I had been feeling so well that I almost managed to forget that I did have major surgery just a few days ago. I'd been doing so well, lasting an additional hour on the percoset, that I figured I was ready to switch to vicodin. If it's good enough for Dr. House, then it should be good enough for me, no? Well, I was wrong. Tonight I'm hours from my next pill, and I'm quite uncomfortable and in pain. So much for my experiment. When it's time for my next painkiller, I'll ruefully get back to the percoset. Bummer.

The strange thing is I didn't even do anything much today. Helped my mom fix picasa web albums from their last vacation, made and received a few phone calls, IM'ed with friends, and received a visitor for half an hour. Hardly big stuff, but I didn't sleep well last night, and today I'm punked out for no good reason.

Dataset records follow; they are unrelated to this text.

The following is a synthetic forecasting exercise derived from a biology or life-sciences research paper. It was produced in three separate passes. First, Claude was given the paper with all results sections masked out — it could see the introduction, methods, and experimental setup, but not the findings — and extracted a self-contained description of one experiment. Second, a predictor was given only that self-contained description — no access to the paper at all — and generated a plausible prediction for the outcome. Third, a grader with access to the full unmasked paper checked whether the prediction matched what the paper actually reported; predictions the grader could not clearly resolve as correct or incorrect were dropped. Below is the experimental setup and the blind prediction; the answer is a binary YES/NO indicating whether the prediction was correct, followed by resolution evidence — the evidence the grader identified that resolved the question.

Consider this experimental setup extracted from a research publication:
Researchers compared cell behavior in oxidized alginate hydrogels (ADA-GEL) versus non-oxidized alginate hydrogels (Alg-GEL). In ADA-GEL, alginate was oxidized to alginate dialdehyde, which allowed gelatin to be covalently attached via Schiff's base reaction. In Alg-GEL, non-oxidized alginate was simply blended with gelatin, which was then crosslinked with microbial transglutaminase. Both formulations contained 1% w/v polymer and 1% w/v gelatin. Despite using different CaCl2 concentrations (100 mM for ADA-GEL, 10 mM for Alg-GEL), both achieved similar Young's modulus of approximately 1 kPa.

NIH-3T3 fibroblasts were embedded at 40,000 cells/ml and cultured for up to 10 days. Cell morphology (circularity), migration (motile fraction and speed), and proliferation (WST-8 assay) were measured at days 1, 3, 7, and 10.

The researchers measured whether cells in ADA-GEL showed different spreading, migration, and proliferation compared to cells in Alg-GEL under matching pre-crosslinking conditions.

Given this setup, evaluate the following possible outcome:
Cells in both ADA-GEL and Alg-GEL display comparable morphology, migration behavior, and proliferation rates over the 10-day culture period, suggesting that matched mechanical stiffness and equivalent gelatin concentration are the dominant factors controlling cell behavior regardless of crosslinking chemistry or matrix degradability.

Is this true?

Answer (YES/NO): NO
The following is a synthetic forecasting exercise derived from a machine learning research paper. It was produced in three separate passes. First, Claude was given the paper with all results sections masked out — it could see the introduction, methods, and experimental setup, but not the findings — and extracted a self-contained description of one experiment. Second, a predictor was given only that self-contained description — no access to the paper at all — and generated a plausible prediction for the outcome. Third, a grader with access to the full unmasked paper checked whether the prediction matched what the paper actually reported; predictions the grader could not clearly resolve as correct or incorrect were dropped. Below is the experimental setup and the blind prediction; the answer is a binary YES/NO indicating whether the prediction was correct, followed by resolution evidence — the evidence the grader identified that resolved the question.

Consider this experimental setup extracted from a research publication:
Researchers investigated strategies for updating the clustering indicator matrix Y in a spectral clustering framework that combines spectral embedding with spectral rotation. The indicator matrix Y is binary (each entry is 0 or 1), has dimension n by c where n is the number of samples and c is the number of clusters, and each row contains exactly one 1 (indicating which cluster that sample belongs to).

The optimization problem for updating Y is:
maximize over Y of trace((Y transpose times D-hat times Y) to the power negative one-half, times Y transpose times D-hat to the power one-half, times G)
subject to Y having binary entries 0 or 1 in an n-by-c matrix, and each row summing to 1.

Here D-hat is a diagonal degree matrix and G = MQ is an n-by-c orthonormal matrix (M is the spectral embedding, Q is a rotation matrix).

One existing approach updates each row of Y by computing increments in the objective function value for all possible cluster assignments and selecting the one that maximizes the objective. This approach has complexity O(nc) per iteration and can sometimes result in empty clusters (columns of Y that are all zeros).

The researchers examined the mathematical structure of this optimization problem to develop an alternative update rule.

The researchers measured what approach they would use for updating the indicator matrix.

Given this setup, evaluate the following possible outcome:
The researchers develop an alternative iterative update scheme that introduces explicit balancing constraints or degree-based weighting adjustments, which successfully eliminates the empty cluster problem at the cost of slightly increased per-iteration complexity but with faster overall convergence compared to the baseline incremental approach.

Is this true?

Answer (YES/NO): NO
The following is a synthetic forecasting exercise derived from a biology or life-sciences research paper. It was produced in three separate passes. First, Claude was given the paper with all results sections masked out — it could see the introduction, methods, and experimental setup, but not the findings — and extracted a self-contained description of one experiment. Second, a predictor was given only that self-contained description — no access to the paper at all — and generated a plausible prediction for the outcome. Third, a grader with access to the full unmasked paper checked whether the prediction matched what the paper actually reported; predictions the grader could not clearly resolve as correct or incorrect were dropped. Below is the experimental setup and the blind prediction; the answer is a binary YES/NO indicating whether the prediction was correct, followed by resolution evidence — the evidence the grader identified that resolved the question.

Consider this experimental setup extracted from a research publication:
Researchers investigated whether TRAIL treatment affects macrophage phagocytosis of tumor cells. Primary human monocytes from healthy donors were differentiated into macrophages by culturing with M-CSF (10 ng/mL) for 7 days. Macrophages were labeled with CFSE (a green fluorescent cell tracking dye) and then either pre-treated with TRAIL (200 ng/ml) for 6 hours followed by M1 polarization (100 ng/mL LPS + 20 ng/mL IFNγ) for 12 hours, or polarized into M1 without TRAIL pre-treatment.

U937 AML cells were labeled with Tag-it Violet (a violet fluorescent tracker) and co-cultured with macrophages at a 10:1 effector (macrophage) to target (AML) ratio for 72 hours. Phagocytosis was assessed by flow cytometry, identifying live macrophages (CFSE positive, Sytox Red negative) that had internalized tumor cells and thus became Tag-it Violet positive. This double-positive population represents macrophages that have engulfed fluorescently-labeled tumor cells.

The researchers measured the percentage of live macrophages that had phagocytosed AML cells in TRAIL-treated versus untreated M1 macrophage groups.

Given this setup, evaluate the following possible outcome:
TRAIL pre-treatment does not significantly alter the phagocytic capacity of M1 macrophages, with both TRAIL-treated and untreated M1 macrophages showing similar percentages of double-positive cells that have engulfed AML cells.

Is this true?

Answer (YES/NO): NO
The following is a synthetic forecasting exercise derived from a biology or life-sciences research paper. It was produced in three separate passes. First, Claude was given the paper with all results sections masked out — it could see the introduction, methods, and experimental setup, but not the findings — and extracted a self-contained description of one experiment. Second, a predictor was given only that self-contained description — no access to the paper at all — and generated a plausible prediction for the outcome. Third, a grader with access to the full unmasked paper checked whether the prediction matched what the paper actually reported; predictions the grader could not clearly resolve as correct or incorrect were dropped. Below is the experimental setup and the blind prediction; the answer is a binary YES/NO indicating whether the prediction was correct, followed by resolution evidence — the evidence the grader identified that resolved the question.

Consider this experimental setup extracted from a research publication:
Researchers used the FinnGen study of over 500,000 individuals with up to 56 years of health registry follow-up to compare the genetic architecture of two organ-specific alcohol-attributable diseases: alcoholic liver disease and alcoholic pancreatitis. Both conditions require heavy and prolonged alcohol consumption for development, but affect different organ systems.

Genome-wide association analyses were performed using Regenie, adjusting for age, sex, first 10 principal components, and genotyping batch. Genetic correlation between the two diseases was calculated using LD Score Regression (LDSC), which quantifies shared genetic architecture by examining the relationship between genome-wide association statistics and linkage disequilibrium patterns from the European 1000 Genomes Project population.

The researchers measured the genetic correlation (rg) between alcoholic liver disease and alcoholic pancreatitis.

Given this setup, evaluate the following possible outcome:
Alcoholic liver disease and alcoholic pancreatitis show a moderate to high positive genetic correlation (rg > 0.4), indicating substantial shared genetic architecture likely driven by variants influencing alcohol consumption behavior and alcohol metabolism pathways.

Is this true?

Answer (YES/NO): YES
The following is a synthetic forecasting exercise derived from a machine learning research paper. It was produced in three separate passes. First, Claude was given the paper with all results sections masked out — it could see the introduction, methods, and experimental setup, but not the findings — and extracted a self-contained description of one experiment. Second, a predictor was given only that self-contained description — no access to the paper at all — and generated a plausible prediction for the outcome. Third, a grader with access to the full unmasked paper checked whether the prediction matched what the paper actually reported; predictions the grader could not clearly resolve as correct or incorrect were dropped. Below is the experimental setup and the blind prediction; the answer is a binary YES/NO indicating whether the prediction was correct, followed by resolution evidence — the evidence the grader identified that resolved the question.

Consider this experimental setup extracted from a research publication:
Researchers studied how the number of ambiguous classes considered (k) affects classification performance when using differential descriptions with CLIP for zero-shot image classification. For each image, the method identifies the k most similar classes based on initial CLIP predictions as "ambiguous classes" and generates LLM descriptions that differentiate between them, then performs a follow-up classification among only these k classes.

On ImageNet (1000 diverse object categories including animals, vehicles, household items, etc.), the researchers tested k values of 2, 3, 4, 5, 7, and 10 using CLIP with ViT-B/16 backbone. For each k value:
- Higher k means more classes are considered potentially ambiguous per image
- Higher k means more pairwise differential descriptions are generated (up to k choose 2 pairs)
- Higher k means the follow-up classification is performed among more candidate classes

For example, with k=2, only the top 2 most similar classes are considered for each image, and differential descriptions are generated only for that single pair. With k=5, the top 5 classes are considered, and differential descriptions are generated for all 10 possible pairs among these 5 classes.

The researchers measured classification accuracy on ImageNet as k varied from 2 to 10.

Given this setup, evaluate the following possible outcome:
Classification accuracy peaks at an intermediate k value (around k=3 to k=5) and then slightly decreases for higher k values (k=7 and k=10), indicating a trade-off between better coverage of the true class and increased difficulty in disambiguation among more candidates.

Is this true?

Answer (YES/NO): NO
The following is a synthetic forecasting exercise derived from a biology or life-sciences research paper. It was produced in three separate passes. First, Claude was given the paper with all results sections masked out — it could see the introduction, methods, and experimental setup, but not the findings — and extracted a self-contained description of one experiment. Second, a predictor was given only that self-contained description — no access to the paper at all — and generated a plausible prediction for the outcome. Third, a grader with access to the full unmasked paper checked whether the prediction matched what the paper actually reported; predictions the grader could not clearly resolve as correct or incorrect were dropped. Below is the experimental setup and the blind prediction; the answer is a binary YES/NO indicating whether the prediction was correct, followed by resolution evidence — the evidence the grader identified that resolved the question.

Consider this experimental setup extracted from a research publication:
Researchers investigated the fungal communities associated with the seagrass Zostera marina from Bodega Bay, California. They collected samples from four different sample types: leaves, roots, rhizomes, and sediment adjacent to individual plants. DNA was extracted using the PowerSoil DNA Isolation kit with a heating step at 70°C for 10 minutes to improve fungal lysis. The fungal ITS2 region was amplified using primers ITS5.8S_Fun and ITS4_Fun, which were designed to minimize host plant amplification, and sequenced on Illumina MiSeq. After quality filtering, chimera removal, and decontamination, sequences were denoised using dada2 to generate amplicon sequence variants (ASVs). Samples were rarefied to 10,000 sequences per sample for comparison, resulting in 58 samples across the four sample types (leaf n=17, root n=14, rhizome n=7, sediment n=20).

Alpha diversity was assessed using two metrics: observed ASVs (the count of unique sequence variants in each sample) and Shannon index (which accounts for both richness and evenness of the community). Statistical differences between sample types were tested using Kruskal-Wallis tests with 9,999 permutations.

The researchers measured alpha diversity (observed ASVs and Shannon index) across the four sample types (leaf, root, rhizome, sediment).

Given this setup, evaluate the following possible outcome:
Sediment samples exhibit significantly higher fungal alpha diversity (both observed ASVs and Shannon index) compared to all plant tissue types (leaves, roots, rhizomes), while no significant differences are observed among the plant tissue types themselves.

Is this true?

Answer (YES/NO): NO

My visitor today was my boss, who brought a BEAUTIFUL orchid from my colleagues, as well as a box of chocolates from the young people I work with. How sweet is that?! It was really nice to see him, but soon we were both tired.

So that's the news from Lake Woebegone. Nothing exciting really. Just tired -- and I' m tired of it. I wish I could go back to working out again, as it would surely help me feel better.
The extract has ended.